[[ Data open ]]
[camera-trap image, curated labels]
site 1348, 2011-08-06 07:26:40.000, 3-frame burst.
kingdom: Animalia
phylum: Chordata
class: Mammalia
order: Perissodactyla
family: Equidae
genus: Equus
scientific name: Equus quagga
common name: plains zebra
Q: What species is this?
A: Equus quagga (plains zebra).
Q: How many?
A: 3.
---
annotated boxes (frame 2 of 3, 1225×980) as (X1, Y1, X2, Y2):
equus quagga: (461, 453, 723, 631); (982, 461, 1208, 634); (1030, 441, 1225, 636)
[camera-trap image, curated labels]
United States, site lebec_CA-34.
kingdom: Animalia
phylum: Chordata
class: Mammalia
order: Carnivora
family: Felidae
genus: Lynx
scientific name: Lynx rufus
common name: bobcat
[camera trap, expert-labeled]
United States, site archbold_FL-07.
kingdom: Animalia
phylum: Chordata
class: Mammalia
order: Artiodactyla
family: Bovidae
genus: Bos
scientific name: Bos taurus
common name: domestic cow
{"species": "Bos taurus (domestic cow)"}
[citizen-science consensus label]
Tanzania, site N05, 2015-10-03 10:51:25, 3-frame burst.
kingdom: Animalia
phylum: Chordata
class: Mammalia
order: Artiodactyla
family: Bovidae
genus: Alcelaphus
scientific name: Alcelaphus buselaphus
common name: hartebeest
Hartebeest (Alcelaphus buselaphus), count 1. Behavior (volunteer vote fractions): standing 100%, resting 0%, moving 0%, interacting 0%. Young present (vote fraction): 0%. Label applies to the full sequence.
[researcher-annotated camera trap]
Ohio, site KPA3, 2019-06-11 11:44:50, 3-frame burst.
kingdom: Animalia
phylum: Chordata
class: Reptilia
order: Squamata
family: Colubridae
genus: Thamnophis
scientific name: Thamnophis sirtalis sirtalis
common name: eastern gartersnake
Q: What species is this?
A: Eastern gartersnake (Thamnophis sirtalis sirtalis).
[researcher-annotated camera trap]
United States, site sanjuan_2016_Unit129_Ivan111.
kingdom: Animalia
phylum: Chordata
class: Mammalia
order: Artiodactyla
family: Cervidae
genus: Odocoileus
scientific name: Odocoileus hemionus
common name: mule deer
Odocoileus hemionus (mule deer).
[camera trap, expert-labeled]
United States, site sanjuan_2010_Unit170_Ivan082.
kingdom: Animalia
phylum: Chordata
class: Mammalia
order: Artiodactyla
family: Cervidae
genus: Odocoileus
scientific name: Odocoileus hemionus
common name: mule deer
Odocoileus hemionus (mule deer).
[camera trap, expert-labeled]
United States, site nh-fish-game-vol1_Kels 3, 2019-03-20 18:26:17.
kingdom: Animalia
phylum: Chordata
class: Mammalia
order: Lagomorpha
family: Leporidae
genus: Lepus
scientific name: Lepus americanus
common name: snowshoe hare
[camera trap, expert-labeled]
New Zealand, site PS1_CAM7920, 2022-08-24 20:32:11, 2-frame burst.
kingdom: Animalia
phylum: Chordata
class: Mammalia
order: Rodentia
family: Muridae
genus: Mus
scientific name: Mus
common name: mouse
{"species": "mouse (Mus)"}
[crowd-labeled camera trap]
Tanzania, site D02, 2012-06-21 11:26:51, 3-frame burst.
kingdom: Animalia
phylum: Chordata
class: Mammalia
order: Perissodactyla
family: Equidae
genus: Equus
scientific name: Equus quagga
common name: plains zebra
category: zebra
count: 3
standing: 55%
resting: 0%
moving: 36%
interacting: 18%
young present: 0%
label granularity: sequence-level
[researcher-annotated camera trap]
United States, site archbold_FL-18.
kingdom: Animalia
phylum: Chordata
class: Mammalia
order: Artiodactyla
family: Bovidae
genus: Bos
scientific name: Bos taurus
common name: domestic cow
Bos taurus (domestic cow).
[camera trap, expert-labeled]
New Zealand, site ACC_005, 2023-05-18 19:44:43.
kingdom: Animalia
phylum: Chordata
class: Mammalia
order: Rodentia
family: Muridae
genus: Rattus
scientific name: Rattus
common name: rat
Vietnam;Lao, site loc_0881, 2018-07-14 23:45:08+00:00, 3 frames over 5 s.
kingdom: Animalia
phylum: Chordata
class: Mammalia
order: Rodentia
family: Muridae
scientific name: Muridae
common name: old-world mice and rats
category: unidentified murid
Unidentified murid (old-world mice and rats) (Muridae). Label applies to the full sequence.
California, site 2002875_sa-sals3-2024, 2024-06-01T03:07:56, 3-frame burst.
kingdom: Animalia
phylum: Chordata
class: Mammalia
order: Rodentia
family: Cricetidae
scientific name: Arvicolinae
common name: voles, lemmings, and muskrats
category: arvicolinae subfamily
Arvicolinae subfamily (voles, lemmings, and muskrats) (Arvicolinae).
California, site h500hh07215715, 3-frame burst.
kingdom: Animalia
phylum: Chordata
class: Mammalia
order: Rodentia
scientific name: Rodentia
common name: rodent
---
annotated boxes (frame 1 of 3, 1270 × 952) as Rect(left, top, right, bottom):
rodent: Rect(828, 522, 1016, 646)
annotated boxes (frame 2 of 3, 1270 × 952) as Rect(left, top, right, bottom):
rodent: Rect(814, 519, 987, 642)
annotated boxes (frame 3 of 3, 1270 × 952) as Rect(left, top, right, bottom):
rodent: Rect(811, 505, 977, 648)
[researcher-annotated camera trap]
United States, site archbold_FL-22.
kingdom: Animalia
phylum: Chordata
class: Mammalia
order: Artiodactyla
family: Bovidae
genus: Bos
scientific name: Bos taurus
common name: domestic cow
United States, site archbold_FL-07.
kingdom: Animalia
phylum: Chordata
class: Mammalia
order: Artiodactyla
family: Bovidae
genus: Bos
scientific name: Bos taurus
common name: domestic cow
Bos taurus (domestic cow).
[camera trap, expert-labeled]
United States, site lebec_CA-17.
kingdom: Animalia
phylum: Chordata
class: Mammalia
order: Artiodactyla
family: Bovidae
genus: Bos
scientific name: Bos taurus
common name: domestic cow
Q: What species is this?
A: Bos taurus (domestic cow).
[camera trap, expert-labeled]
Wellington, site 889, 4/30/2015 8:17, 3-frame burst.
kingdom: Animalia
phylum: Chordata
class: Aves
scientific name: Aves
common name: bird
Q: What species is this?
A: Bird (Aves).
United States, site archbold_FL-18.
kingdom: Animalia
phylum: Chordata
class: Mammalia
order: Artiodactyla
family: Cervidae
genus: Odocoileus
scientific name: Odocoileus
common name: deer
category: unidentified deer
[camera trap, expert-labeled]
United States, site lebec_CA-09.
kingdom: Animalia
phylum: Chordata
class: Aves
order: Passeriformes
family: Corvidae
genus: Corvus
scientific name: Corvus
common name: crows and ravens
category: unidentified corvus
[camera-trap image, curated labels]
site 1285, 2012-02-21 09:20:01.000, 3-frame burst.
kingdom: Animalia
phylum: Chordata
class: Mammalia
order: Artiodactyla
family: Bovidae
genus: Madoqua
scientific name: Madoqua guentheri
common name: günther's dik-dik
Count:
[[ Data closed ]]
▶ **Task**:
Return the entries above exactly as they appear.

▶ **Response area**:
[camera-trap image, curated labels]
site 1348, 2011-08-06 07:26:40.000, 3-frame burst.
kingdom: Animalia
phylum: Chordata
class: Mammalia
order: Perissodactyla
family: Equidae
genus: Equus
scientific name: Equus quagga
common name: plains zebra
Q: What species is this?
A: Equus quagga (plains zebra).
Q: How many?
A: 3.
---
annotated boxes (frame 2 of 3, 1225×980) as (X1, Y1, X2, Y2):
equus quagga: (461, 453, 723, 631); (982, 461, 1208, 634); (1030, 441, 1225, 636)
[camera-trap image, curated labels]
United States, site lebec_CA-34.
kingdom: Animalia
phylum: Chordata
class: Mammalia
order: Carnivora
family: Felidae
genus: Lynx
scientific name: Lynx rufus
common name: bobcat
[camera trap, expert-labeled]
United States, site archbold_FL-07.
kingdom: Animalia
phylum: Chordata
class: Mammalia
order: Artiodactyla
family: Bovidae
genus: Bos
scientific name: Bos taurus
common name: domestic cow
{"species": "Bos taurus (domestic cow)"}
[citizen-science consensus label]
Tanzania, site N05, 2015-10-03 10:51:25, 3-frame burst.
kingdom: Animalia
phylum: Chordata
class: Mammalia
order: Artiodactyla
family: Bovidae
genus: Alcelaphus
scientific name: Alcelaphus buselaphus
common name: hartebeest
Hartebeest (Alcelaphus buselaphus), count 1. Behavior (volunteer vote fractions): standing 100%, resting 0%, moving 0%, interacting 0%. Young present (vote fraction): 0%. Label applies to the full sequence.
[researcher-annotated camera trap]
Ohio, site KPA3, 2019-06-11 11:44:50, 3-frame burst.
kingdom: Animalia
phylum: Chordata
class: Reptilia
order: Squamata
family: Colubridae
genus: Thamnophis
scientific name: Thamnophis sirtalis sirtalis
common name: eastern gartersnake
Q: What species is this?
A: Eastern gartersnake (Thamnophis sirtalis sirtalis).
[researcher-annotated camera trap]
United States, site sanjuan_2016_Unit129_Ivan111.
kingdom: Animalia
phylum: Chordata
class: Mammalia
order: Artiodactyla
family: Cervidae
genus: Odocoileus
scientific name: Odocoileus hemionus
common name: mule deer
Odocoileus hemionus (mule deer).
[camera trap, expert-labeled]
United States, site sanjuan_2010_Unit170_Ivan082.
kingdom: Animalia
phylum: Chordata
class: Mammalia
order: Artiodactyla
family: Cervidae
genus: Odocoileus
scientific name: Odocoileus hemionus
common name: mule deer
Odocoileus hemionus (mule deer).
[camera trap, expert-labeled]
United States, site nh-fish-game-vol1_Kels 3, 2019-03-20 18:26:17.
kingdom: Animalia
phylum: Chordata
class: Mammalia
order: Lagomorpha
family: Leporidae
genus: Lepus
scientific name: Lepus americanus
common name: snowshoe hare
[camera trap, expert-labeled]
New Zealand, site PS1_CAM7920, 2022-08-24 20:32:11, 2-frame burst.
kingdom: Animalia
phylum: Chordata
class: Mammalia
order: Rodentia
family: Muridae
genus: Mus
scientific name: Mus
common name: mouse
{"species": "mouse (Mus)"}
[crowd-labeled camera trap]
Tanzania, site D02, 2012-06-21 11:26:51, 3-frame burst.
kingdom: Animalia
phylum: Chordata
class: Mammalia
order: Perissodactyla
family: Equidae
genus: Equus
scientific name: Equus quagga
common name: plains zebra
category: zebra
count: 3
standing: 55%
resting: 0%
moving: 36%
interacting: 18%
young present: 0%
label granularity: sequence-level
[researcher-annotated camera trap]
United States, site archbold_FL-18.
kingdom: Animalia
phylum: Chordata
class: Mammalia
order: Artiodactyla
family: Bovidae
genus: Bos
scientific name: Bos taurus
common name: domestic cow
Bos taurus (domestic cow).
[camera trap, expert-labeled]
New Zealand, site ACC_005, 2023-05-18 19:44:43.
kingdom: Animalia
phylum: Chordata
class: Mammalia
order: Rodentia
family: Muridae
genus: Rattus
scientific name: Rattus
common name: rat
Vietnam;Lao, site loc_0881, 2018-07-14 23:45:08+00:00, 3 frames over 5 s.
kingdom: Animalia
phylum: Chordata
class: Mammalia
order: Rodentia
family: Muridae
scientific name: Muridae
common name: old-world mice and rats
category: unidentified murid
Unidentified murid (old-world mice and rats) (Muridae). Label applies to the full sequence.
California, site 2002875_sa-sals3-2024, 2024-06-01T03:07:56, 3-frame burst.
kingdom: Animalia
phylum: Chordata
class: Mammalia
order: Rodentia
family: Cricetidae
scientific name: Arvicolinae
common name: voles, lemmings, and muskrats
category: arvicolinae subfamily
Arvicolinae subfamily (voles, lemmings, and muskrats) (Arvicolinae).
California, site h500hh07215715, 3-frame burst.
kingdom: Animalia
phylum: Chordata
class: Mammalia
order: Rodentia
scientific name: Rodentia
common name: rodent
---
annotated boxes (frame 1 of 3, 1270 × 952) as Rect(left, top, right, bottom):
rodent: Rect(828, 522, 1016, 646)
annotated boxes (frame 2 of 3, 1270 × 952) as Rect(left, top, right, bottom):
rodent: Rect(814, 519, 987, 642)
annotated boxes (frame 3 of 3, 1270 × 952) as Rect(left, top, right, bottom):
rodent: Rect(811, 505, 977, 648)
[researcher-annotated camera trap]
United States, site archbold_FL-22.
kingdom: Animalia
phylum: Chordata
class: Mammalia
order: Artiodactyla
family: Bovidae
genus: Bos
scientific name: Bos taurus
common name: domestic cow
United States, site archbold_FL-07.
kingdom: Animalia
phylum: Chordata
class: Mammalia
order: Artiodactyla
family: Bovidae
genus: Bos
scientific name: Bos taurus
common name: domestic cow
Bos taurus (domestic cow).
[camera trap, expert-labeled]
United States, site lebec_CA-17.
kingdom: Animalia
phylum: Chordata
class: Mammalia
order: Artiodactyla
family: Bovidae
genus: Bos
scientific name: Bos taurus
common name: domestic cow
Q: What species is this?
A: Bos taurus (domestic cow).
[camera trap, expert-labeled]
Wellington, site 889, 4/30/2015 8:17, 3-frame burst.
kingdom: Animalia
phylum: Chordata
class: Aves
scientific name: Aves
common name: bird
Q: What species is this?
A: Bird (Aves).
United States, site archbold_FL-18.
kingdom: Animalia
phylum: Chordata
class: Mammalia
order: Artiodactyla
family: Cervidae
genus: Odocoileus
scientific name: Odocoileus
common name: deer
category: unidentified deer
[camera trap, expert-labeled]
United States, site lebec_CA-09.
kingdom: Animalia
phylum: Chordata
class: Aves
order: Passeriformes
family: Corvidae
genus: Corvus
scientific name: Corvus
common name: crows and ravens
category: unidentified corvus
[camera-trap image, curated labels]
site 1285, 2012-02-21 09:20:01.000, 3-frame burst.
kingdom: Animalia
phylum: Chordata
class: Mammalia
order: Artiodactyla
family: Bovidae
genus: Madoqua
scientific name: Madoqua guentheri
common name: günther's dik-dik
Count:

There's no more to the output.